▶ _TEXT PROVIDED_
○ ○ ○ ○ ○
# pelvichromis pulcher



## Tracy191 (Apr 1, 2009)

I have just started my Cichlid journey with a beautiful pair of pelvichromis pulcher. They were sold to me as "Kribs" and they were ready to spawn in the store! I brought them home, got them a suitable broken flower pot, and lady fish went right to work. The male then ate the beautifully placed eggs. What can you expect on such short notice, right? I fed them a varied diet, but they really like frozen brine shrimp. In 16 days mama was ready to go again. Eggs were placed in a different spot inside the pot, and I watched and waited, trying to disturb them as little as possible. In 4 or 5 days the eggs started to look raggedy, and then they were gone. I just assumed another failure of some sort. During the course of a routine water change, WOW!! look out!! there's a little school of fry down in the substrate, alternately protected by mom and dad!! Soon after discovery, mama started bringing them out in the open occasionally, like she's showing them to me. I love these fish. Never attributed a personality of such character to a fish! So now the little school of 8 sturdy fry are approx. 3/8" long and seem able to forage for food on their own. Here is the problem: Mama appears to be filling up with eggs again. Will the parents spawn again? and if so will they turn on their first offspring with new eggs/fry to attend to? Should I move the fry to another tank to grow? Are they big enough to be independent of parental guidance? Someone with experience please let me know what to do!


----------



## Crazy4Fish (Nov 22, 2008)

Congratulations! =D> :dancing: =D> :thumb:


----------



## jfly (Feb 17, 2009)

i am a new krib father  i love these lil guys more than ANY of my other fish.. i have about 30 fry right now.. half in breeder net.. half to run with momma and poppa.. i love em so much.. but from what i gather they breed like roaches.. love my pulvicachromis pulcher


----------



## MauiGups (Sep 2, 2008)
○ ○ ○ ○ ○
▶ _CHECK YOUR UNDERSTANDING_
1 > Answer these questions using the forum thread about pelvichromis pulcher:
(a) Under what name was the pair sold at the store?
(b) How many days passed before the female was ready to spawn a second time?
(c) About how many fry does jfly report having?
2 > Write the next part of the forum thread about pelvichromis pulcher, beginning with the post under the final heading.

Stored data entries:
○ ○ ○ ○ ○
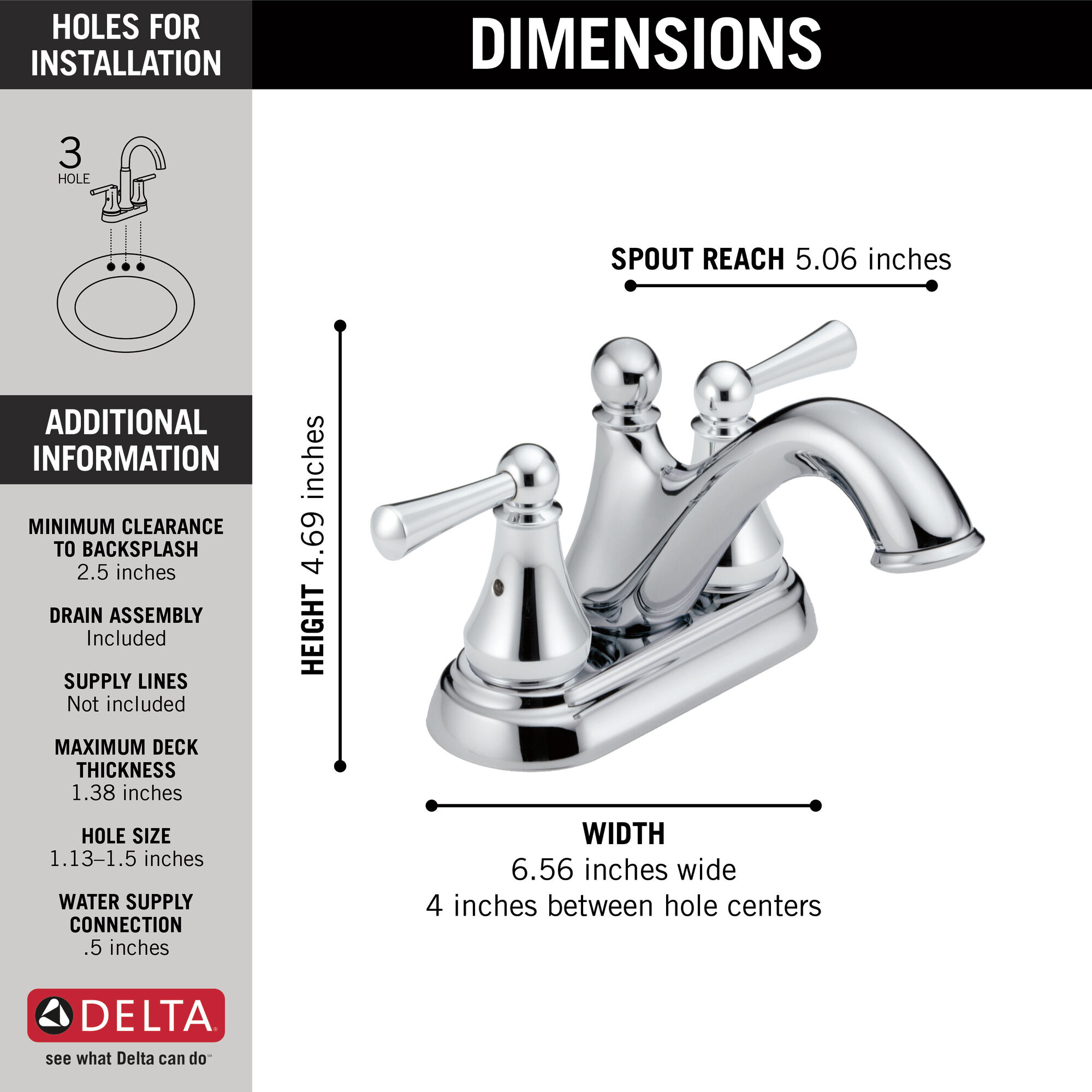 HOLES FOR INSTALLATION

3 HOLE

ADDITIONAL INFORMATION

MINIMUM CLEARANCE TO BACKSPLASH
2.5 inches

DRAIN ASSEMBLY
Included

SUPPLY LINES
Not included

MAXIMUM DECK THICKNESS
1.38 inches

HOLE SIZE
1.13–1.5 inches

WATER SUPPLY CONNECTION
.5 inches

DELTA
see what Delta can do℠

DIMENSIONS

SPOUT REACH 5.06 inches

HEIGHT 4.69 inches

WIDTH
6.56 inches wide
4 inches between hole centers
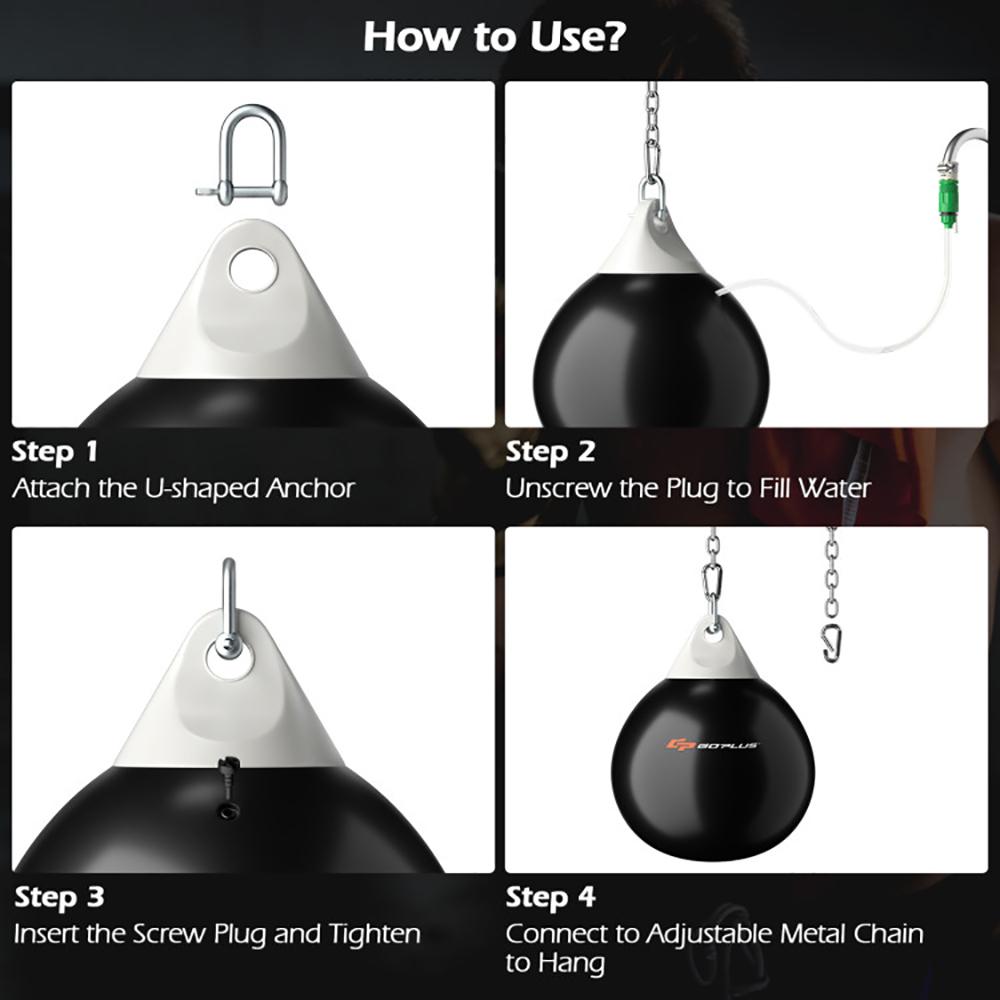 How to Use?

Step 1
Attach the U-shaped Anchor

Step 2
Unscrew the Plug to Fill Water

Step 3
Insert the Screw Plug and Tighten

GOPLUS

Step 4
Connect to Adjustable Metal Chain to Hang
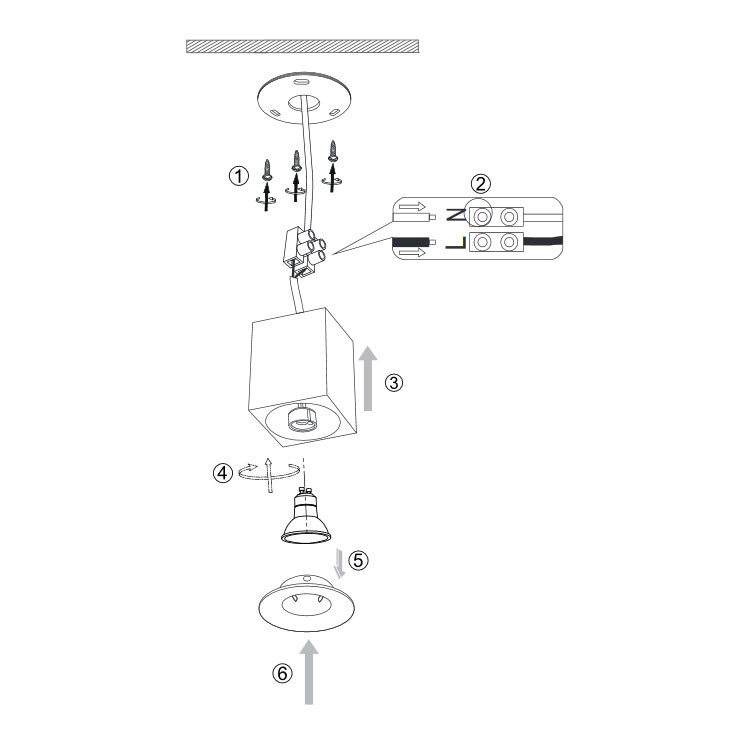 ①
②
N
L
③
④
⑤
⑥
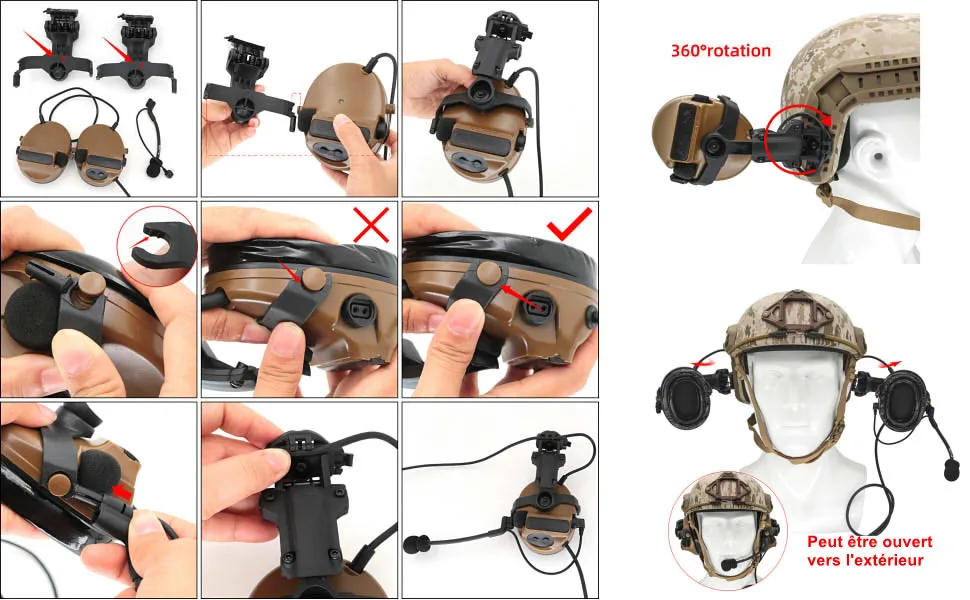 360°rotation

Peut être ouvert vers l'extérieur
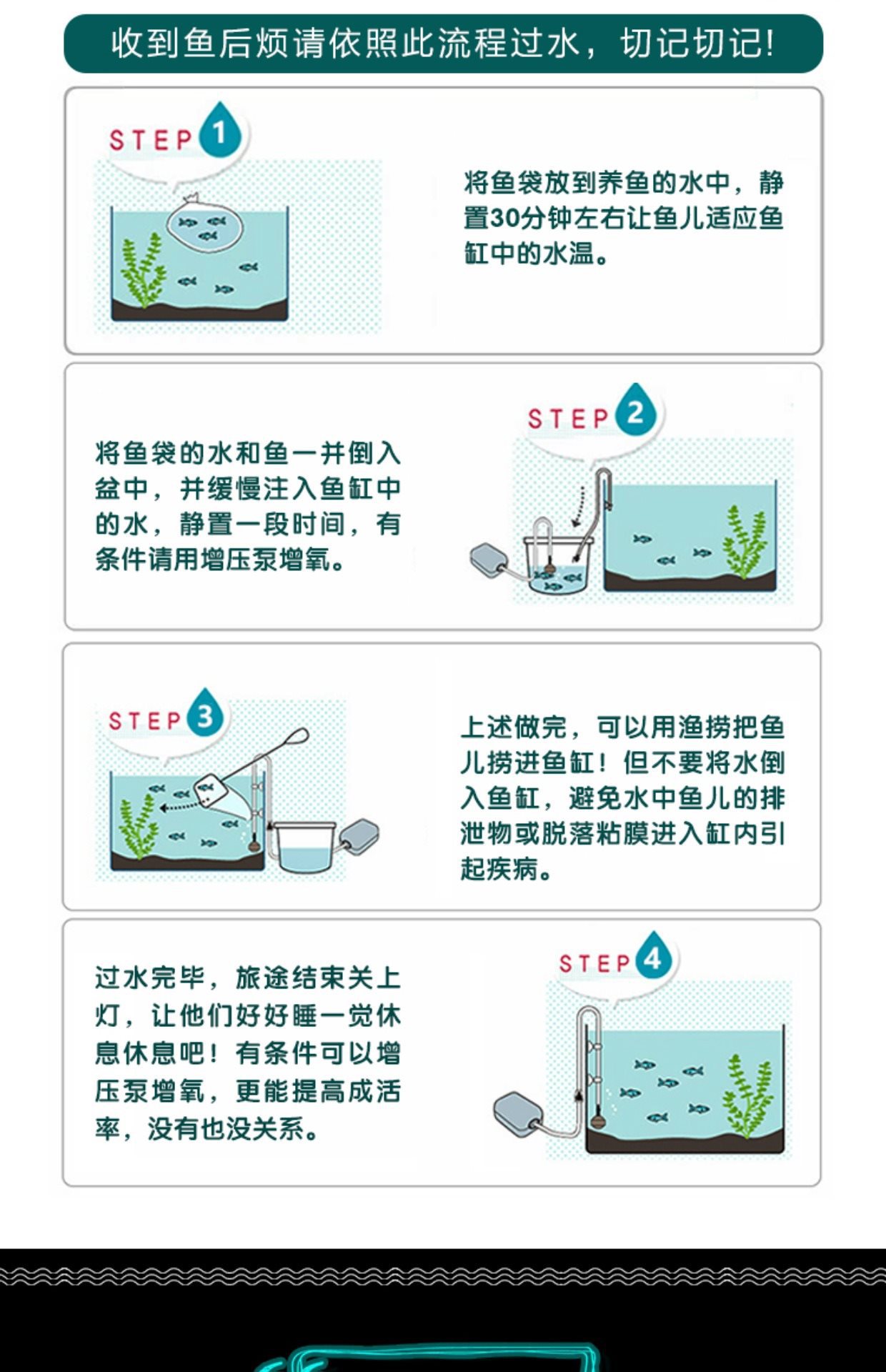 收到鱼后烦请依照此流程过水，切记切记!

STEP 1

将鱼袋放到养鱼的水中，静置30分钟左右让鱼儿适应鱼缸中的水温。

STEP 2

将鱼袋的水和鱼一并倒入盆中，并缓慢注入鱼缸中的水，静置一段时间，有条件请用增压泵增氧。

STEP 3

上述做完，可以用渔捞把鱼儿捞进鱼缸！但不要将水倒入鱼缸，避免水中鱼儿的排泄物或脱落粘膜进入缸内引起疾病。

STEP 4

过水完毕，旅途结束关上灯，让他们好好睡一觉休息休息吧！有条件可以增压泵增氧，更能提高成活率，没有也没关系。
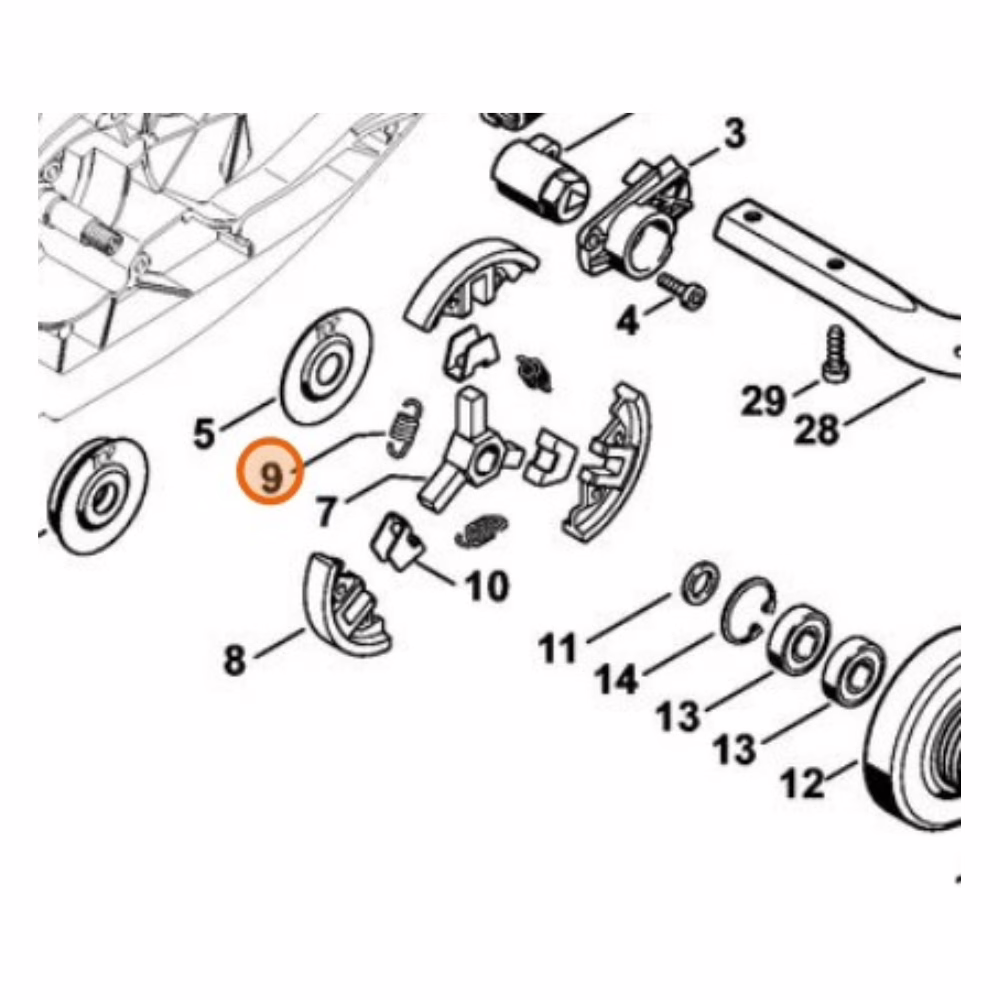 3
4
29
28
5
9
7
10
8
11
14
13
13
12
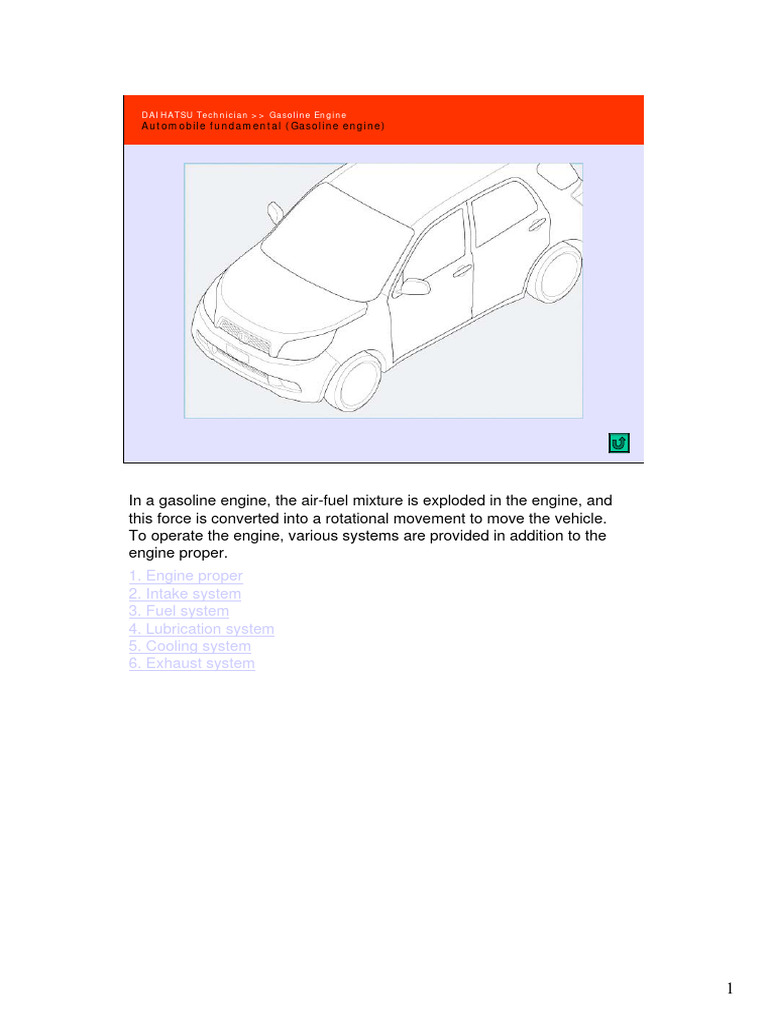 DAIHATSU Technician >> Gasoline Engine
Automobile fundamental (Gasoline engine)

In a gasoline engine, the air-fuel mixture is exploded in the engine, and this force is converted into a rotational movement to move the vehicle. To operate the engine, various systems are provided in addition to the engine proper.

1. Engine proper
2. Intake system
3. Fuel system
4. Lubrication system
5. Cooling system
6. Exhaust system

1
○ ○ ○ ○ ○
▶ _RESPONSES BY TASK_
1 >
(a) "Kribs"
(b) 16 days
(c) About 30

2 >
I hate you...kidding
I've been trying forever to get my kribs to spawn (6 months with nothing in a community tank). *** moved them to a new tank, and it looks like they're trying

Congrats though! I cant imagine how cool it must be to watch the fry and parents. I love my kribs way more then my other fish. Theyre so colorful and full of energy


----------



## tikva18 (Jul 27, 2007)

Hi! I got a pair of kribs a couple of weeks ago and now it appears that we have fry! I've seen 3 or 4 at once, but mostly they are staying hidden. I'm not even certain how old they are. Would you suggest baby brine shrimp or something else? Right now I don't have anything for them - although I understand that they'll eat the algae build up. 
I'm new to kribs and am very excited to have them!

(Previously had tanganyikans).


----------



## exasperatus2002 (Jul 5, 2003)

Kribs are a great beginner cichlid. They're packed with color and personality. I used to supply the local fish stores with fry until no one could get rid of them anymore. They breed like roaches. Keeping them in with other fish will help trim the #'s for you.


----------



## tikva18 (Jul 27, 2007)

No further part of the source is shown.